The abstract of the later one is as below:
Keyword search (KWS) is an important application of spoken language technology. The technique of Large Vocabulary Continuous
Speech Recognition (LVCSR) is playing an important role in KWS system. However, for a language with large vocabulary and
relatively insufficient text corpus, the vocabulary size keeps going up very quickly with the increasing amount of text,
as we observed in Tamil. This brings difficulty in training a reliable language model, which may undermine KWS performance.
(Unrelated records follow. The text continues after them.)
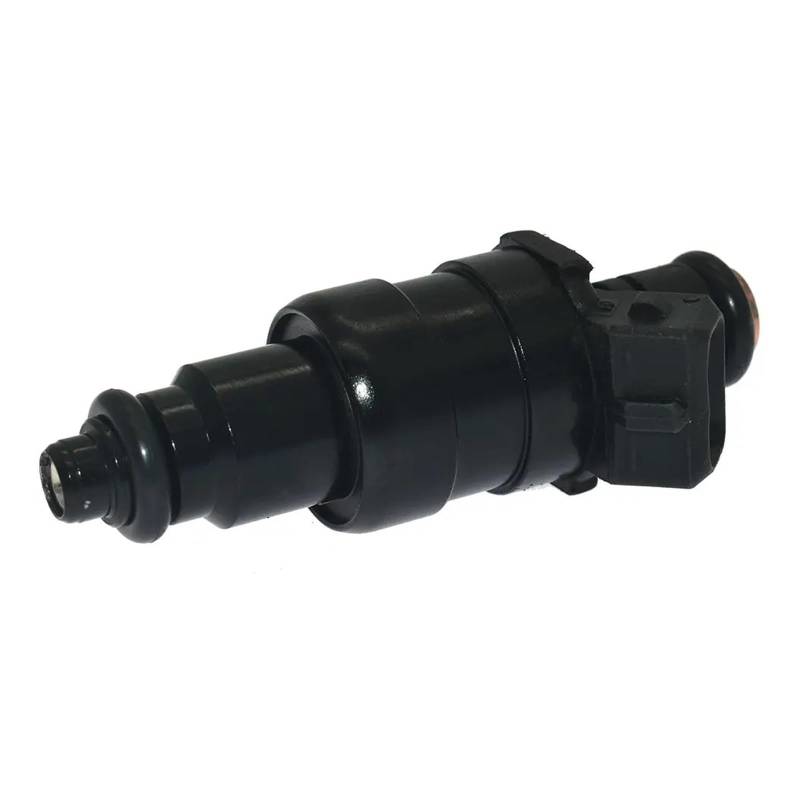 1PC PACER306 53030262 von NSPKZXTTGF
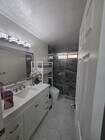Photo - 3400 Bahia Pl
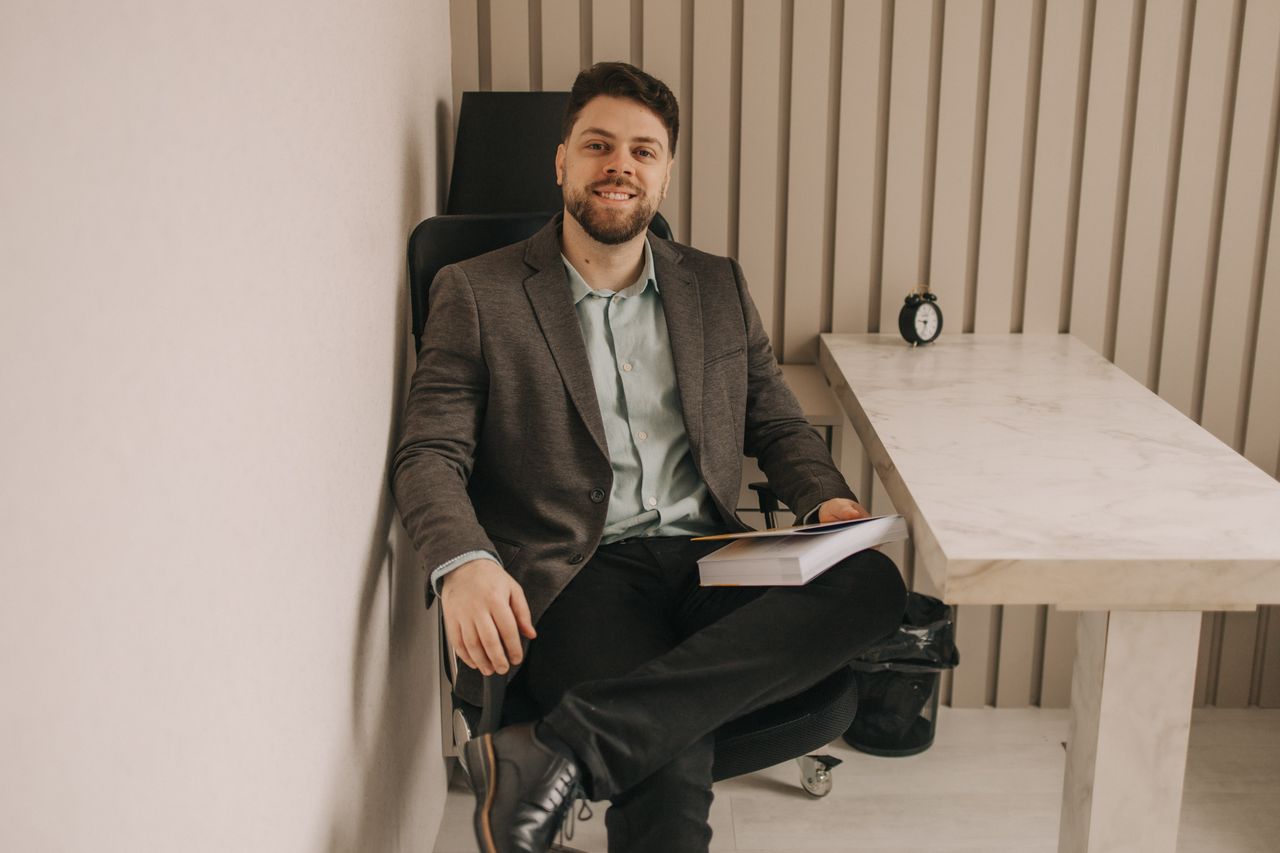 Jonatha Bhering Cordeiro E Silva-5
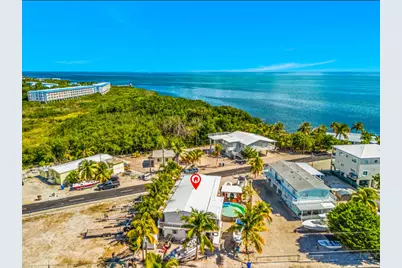 164 Blue Harbor Drive, Tavernier, FL 33070 - Photo 5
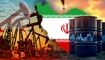 قیمت نفت سنگین ایران بیش از ۱۰ دلار افزایش یافت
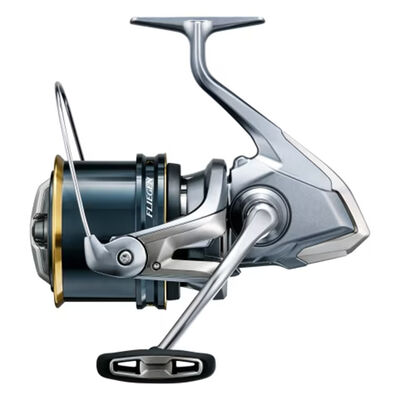 Moulinet Shimano 24Fliegen 35 SD - Moulinets tambour Fixe | Pacific P&ecirc;che
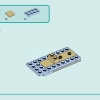 Мобильная пекарня (LEGO 42606)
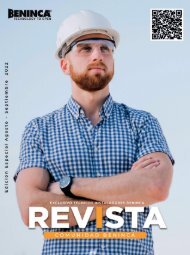 Revista Automátika República Dominicana
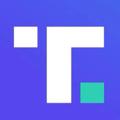 Logo saluran telegram officialtruthsocialmedia — OFFICIAL TRUTH SOCIAL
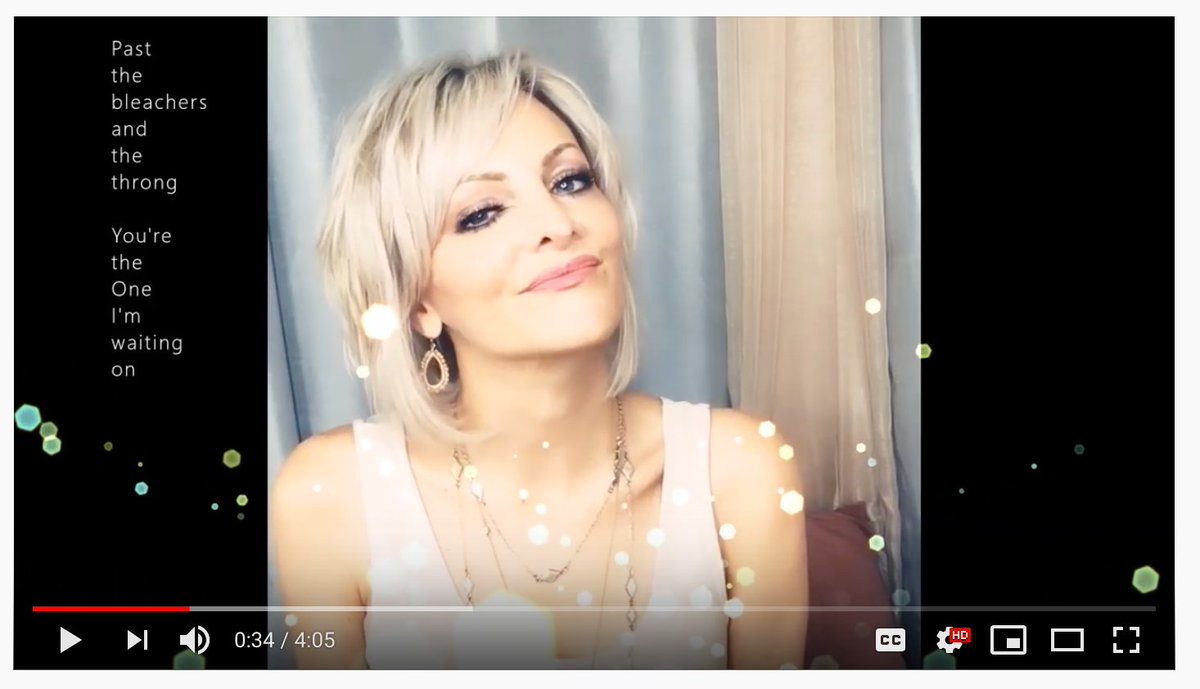 Bree Noble tweet media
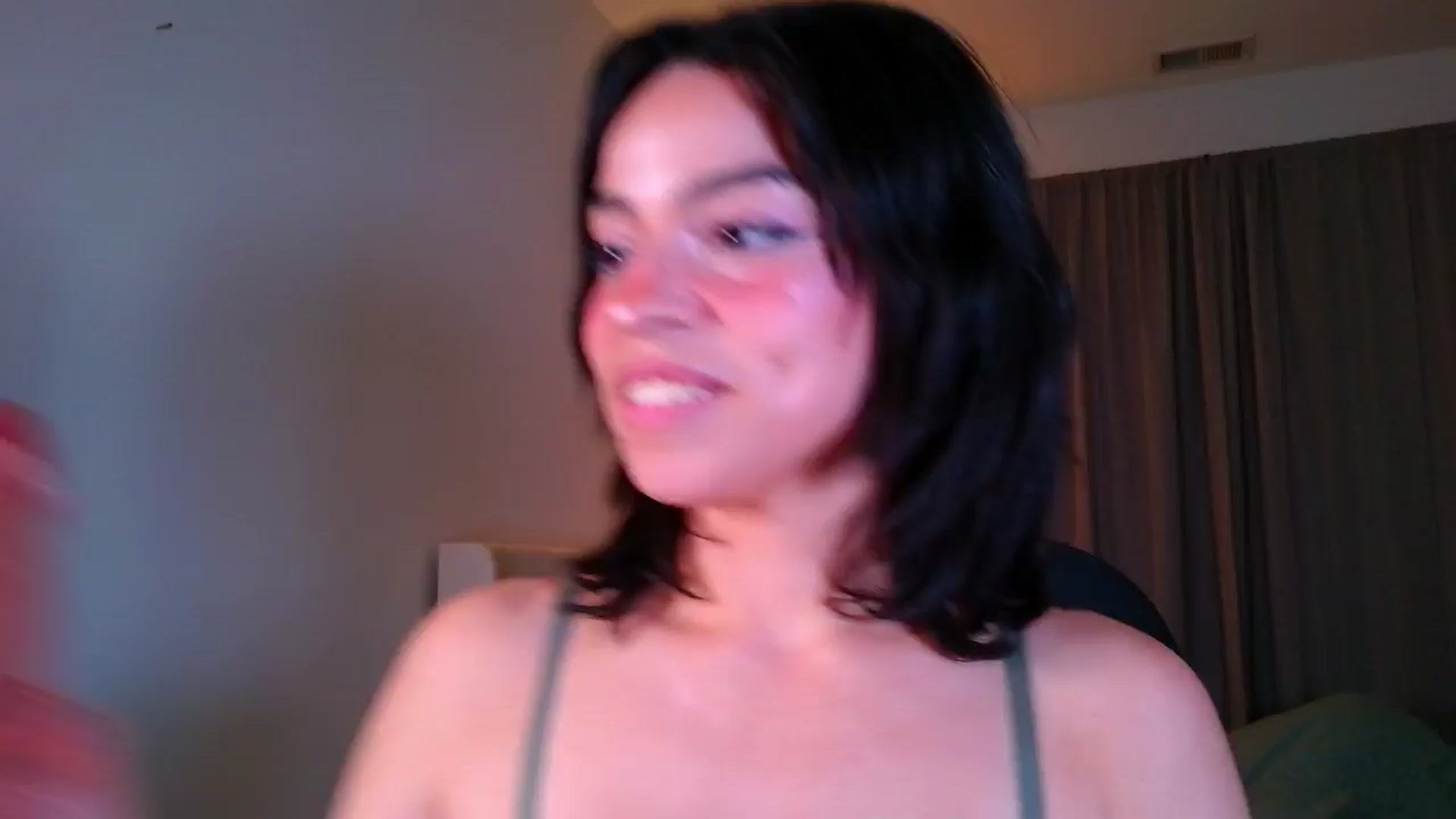 Gallery image thumbnail from Amyheaven_'s myfreecams stream on, 10/26/2025, 09:13 image 2 of 20
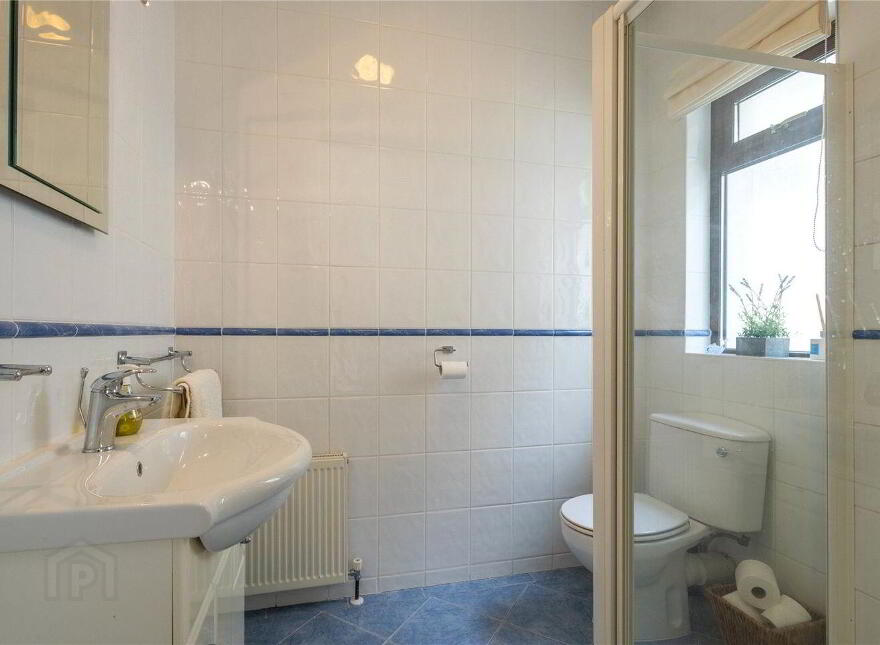 51 Rathdown Park, Greystones, A63R275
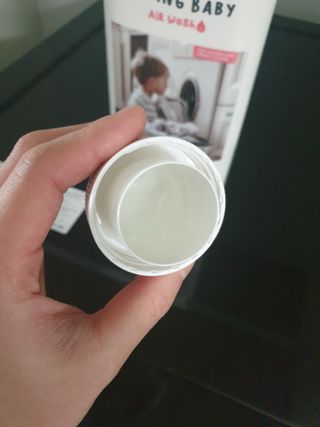 장토끼네님이 올린 리뷰 사진 3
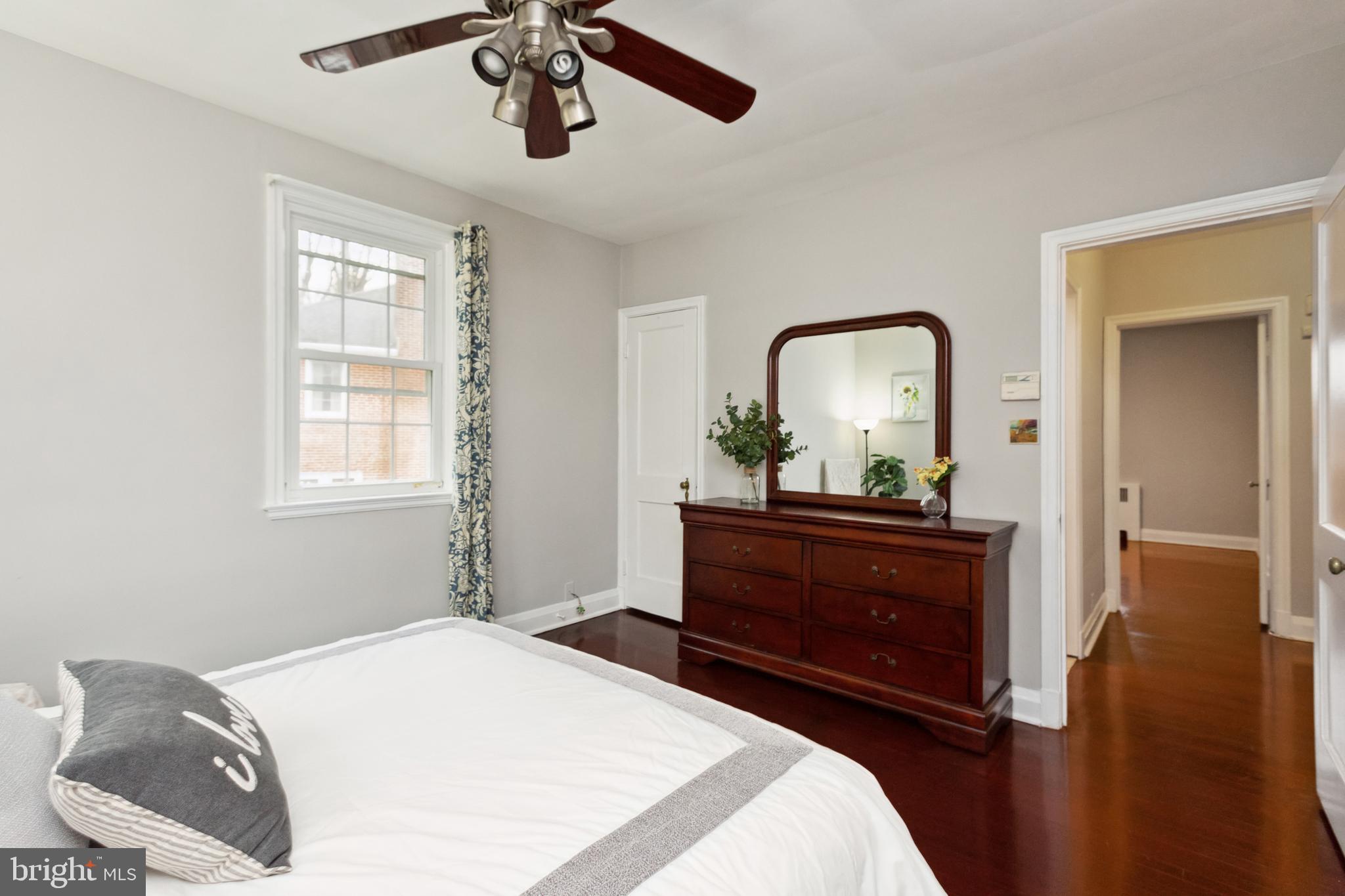 621 Stamford Road Baltimore, MD 21229 - Photo 34 of 48 Gallery Image 34
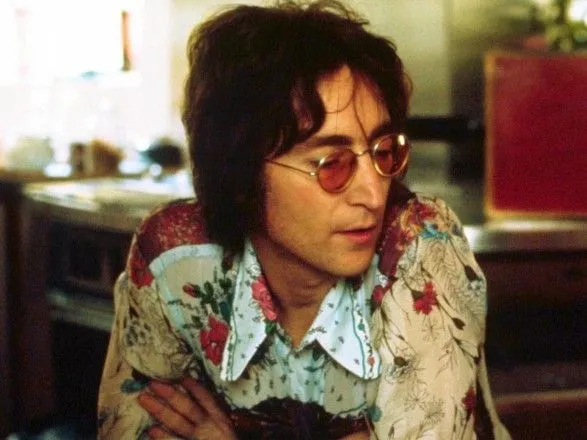 Вбивці Джона Леннона вдесяте відмовили в умовно-достроковому звільненні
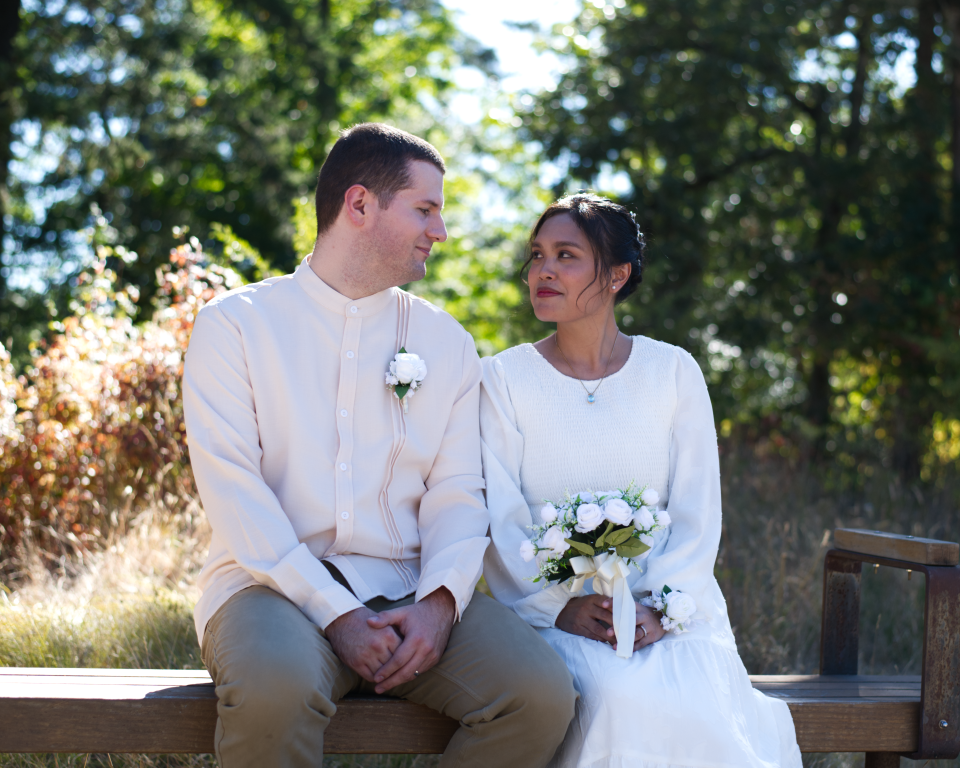 DuaneKnappPhotography (60) (Medium).png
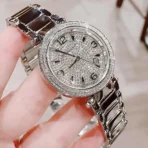 Michael Kors Watch For Women MK6509 - Image 5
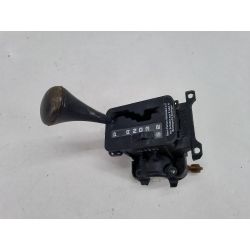 LEWAREK ZMIANY BIEGÓW MERCEDES-BENZ W124 (84-96) 2.3 132KM2.319901242670237                                            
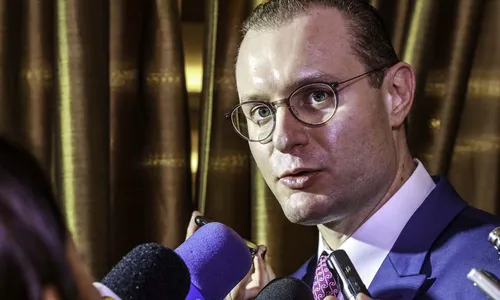 
          Imagem ilustrativa da imagem Justiça vai definir mudanças em folgas, férias e 13º salário
          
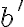 b'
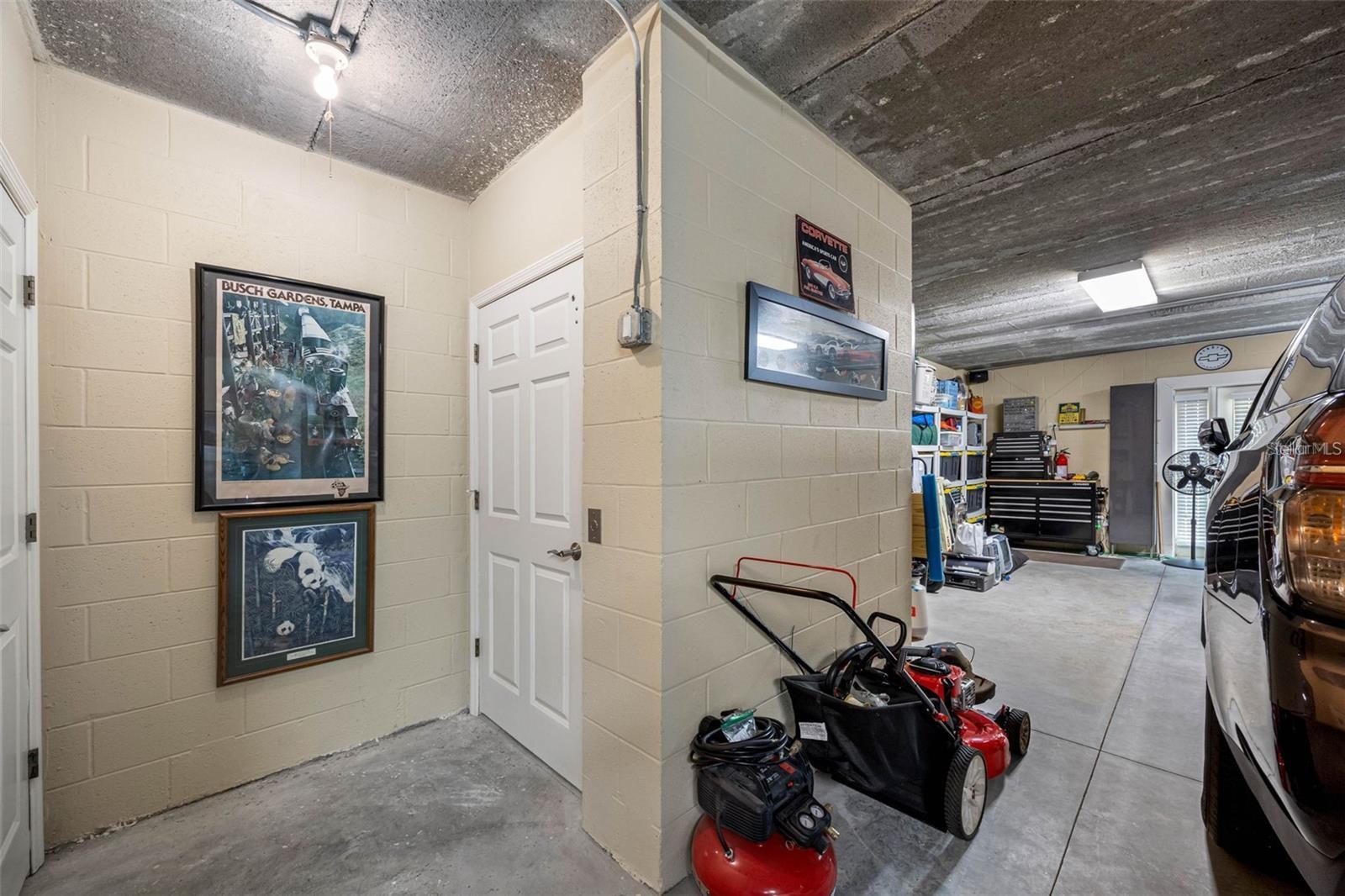 146 175TH TERRACE DR E, REDINGTON SHORES, FL — photo 42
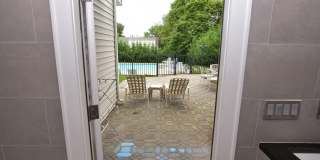 229 Lockwood Avenue Gallery 15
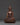 jewel-born-buddha-ratnasambhara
Subword unit has been successfully employed in KWS system to handle out-of-vocabulary (OOV) problem. Inspired by this, we
propose a novel subword scheme from the perspective of pronunciation to alleviate the large vocabulary problem. We find that
the subword-based system outperforms our best word-based system on Tamil conversational telephone speech. The experiment of
system combination shows that, over the best word-based system, a single subword-based system contains more complementary
information than the total of that of the other three word-based systems.